Multiple impairments of cutaneous nociceptor function induced by cardiotoxic doses of Adriamycin in the rat.

Besides their deleterious action on cardiac muscle, anthracycline-type cytostatic agents exert significant neurotoxic effects on primary sensory neurons. Since cardiac sensory nerves confer protective effects on heart muscle and share common traits with cutaneous chemosensitive nerves, this study examined the effects of cardiotoxic doses of adriamycin on the function and morphology of epidermal nerves. Sensory neurogenic vasodilatation, plasma extravasation, and the neural CGRP release evoked by TRPV1 and TRPA1 agonists in vitro were examined by using laser Doppler flowmetry, the Evans blue technique, and ELISA, respectively. Carrageenan-induced hyperalgesia was assessed with the Hargreaves method. Immunohistochemistry was utilized to study cutaneous innervation. Adriamycin treatment resulted in profound reductions in the cutaneous neurogenic sensory vasodilatation and plasma extravasation evoked by the TRPV1 and TRPA1 agonists capsaicin and mustard oil, respectively. The in vitro capsaicin-, but not high potassium-evoked neural release of the major sensory neuropeptide, CGRP, was markedly attenuated after adriamycin treatment. Carrageenan-induced inflammatory hyperalgesia was largely abolished following the administration of adriamycin. Immunohistochemistry revealed a substantial loss of epidermal TRPV1-expressing nociceptive nerves and a marked thinning of the epidermis. These findings indicate impairments in the functions of TRPV1 and TRPA1 receptors expressed on cutaneous chemosensitive nociceptive nerves and the loss of epidermal axons following the administration of cardiotoxic doses of adriamycin. Monitoring of the cutaneous nociceptor function in the course of adriamycin therapy may well be of predictive value for early detection of the deterioration of cardiac nerves which confer protection against the deleterious effects of the drug.
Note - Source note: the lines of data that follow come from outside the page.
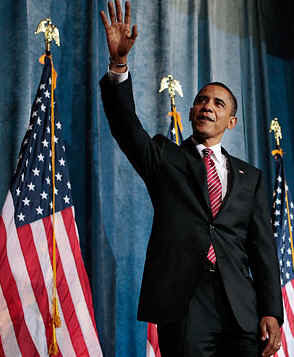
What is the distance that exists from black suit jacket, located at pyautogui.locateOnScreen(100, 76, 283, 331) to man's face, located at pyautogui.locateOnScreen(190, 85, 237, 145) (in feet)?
0.39

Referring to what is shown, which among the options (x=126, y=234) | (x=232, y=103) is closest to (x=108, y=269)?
(x=126, y=234)

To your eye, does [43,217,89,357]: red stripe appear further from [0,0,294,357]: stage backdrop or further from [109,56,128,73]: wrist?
[109,56,128,73]: wrist

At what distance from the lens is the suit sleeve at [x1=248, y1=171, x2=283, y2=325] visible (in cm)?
162

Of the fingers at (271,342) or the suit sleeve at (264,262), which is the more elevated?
the suit sleeve at (264,262)

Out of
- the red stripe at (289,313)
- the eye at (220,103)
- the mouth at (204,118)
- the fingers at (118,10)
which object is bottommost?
the red stripe at (289,313)

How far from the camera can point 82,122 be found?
10.7 ft

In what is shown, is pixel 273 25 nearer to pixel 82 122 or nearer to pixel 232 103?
pixel 82 122

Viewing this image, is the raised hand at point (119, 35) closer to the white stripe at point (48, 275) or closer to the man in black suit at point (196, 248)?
the man in black suit at point (196, 248)

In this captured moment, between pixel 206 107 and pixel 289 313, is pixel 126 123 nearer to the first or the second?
pixel 206 107

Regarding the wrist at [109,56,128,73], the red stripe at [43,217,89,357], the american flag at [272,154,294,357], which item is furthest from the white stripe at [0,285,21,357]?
the american flag at [272,154,294,357]

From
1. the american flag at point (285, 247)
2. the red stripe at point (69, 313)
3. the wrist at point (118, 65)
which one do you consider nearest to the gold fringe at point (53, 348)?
the red stripe at point (69, 313)

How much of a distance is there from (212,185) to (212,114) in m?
0.33

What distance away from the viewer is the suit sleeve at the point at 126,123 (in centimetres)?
154

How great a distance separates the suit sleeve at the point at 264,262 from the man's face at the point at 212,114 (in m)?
0.27
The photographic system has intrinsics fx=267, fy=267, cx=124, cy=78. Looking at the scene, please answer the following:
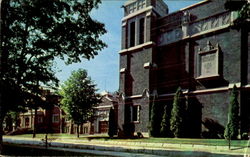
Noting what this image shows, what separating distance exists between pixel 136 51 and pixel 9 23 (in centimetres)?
1595

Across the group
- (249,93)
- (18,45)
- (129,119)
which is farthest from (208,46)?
(18,45)

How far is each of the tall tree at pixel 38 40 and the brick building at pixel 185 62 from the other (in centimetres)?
1064

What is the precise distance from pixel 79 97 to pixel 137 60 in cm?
622

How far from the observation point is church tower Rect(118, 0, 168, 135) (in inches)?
916

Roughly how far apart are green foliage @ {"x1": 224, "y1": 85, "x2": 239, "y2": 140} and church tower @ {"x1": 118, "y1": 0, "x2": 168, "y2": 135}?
23.8 ft

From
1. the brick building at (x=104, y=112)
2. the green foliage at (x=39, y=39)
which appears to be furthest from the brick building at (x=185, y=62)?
the green foliage at (x=39, y=39)

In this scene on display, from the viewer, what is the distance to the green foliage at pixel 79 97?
22297 millimetres

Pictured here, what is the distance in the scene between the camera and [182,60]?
2205cm

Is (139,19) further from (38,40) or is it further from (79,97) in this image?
(38,40)

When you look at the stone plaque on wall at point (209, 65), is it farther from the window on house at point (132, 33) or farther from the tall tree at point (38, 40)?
the tall tree at point (38, 40)

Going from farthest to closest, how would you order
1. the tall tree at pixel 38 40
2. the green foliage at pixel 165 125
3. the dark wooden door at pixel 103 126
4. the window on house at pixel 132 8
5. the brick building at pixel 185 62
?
the dark wooden door at pixel 103 126, the window on house at pixel 132 8, the green foliage at pixel 165 125, the brick building at pixel 185 62, the tall tree at pixel 38 40

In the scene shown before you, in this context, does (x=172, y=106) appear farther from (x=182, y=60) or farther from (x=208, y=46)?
(x=208, y=46)

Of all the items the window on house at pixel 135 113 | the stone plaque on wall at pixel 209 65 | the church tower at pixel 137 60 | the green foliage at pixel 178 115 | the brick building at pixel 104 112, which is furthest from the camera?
the brick building at pixel 104 112

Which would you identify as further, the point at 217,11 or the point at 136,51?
the point at 136,51
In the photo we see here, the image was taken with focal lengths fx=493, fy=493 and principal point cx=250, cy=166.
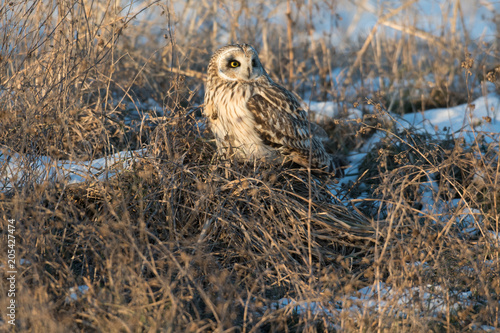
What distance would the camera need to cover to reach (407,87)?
525cm

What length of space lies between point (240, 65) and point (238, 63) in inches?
1.2

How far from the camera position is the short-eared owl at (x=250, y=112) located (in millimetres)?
3336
Selective sensory denervation by capsaicin aggravates adriamycin-induced cardiomyopathy in rats.

Capsaicin-sensitive sensory nerves that contain calcitonin gene-related peptide (CGRP) contribute significantly to cardioprotective mechanisms. In this study, the possible role of capsaicin-sensitive afferent nerves in the development of congestive heart failure was examined in an established model of adriamycin-induced experimental cardiomyopathy in rats. Systemic treatment with capsaicin was utilized to deplete sensory neuropeptides from cardiac afferent nerves. Echocardiography was applied to assess the cardiac function in adriamycin-treated rats pretreated with capsaicin or its vehicle. In control rats, adriamycin treatment produced a reduction in the fractional shortening of the left ventricle and an increase in the ratio of the left atrial diameter and the aortic diameter, indicative of a decreased myocardial contractility and heart failure only at 3-4 weeks post-treatment. In contrast, in capsaicin-pretreated rats, a deterioration of the cardiac function was already evident 1 week after the cessation of adriamycin administration, while the clinical signs associated with cardiomyopathy were more severe and displayed a significantly more rapid progression. Immunohistochemistry revealed a complete depletion of calcitonin gene-related peptide from cardiac sensory nerves after systemic capsaicin treatment. This study has demonstrated that elimination of capsaicin-sensitive afferent nerves promotes the development and progression of adriamycin-induced myocardial dysfunction. The results suggest that interfering with capsaicin/vanilloid receptor function and/or perturbation of the myocardial CGRP metabolism may open up new perspectives concerning prevention and/or alleviation of the pathological changes that follow adriamycin treatment.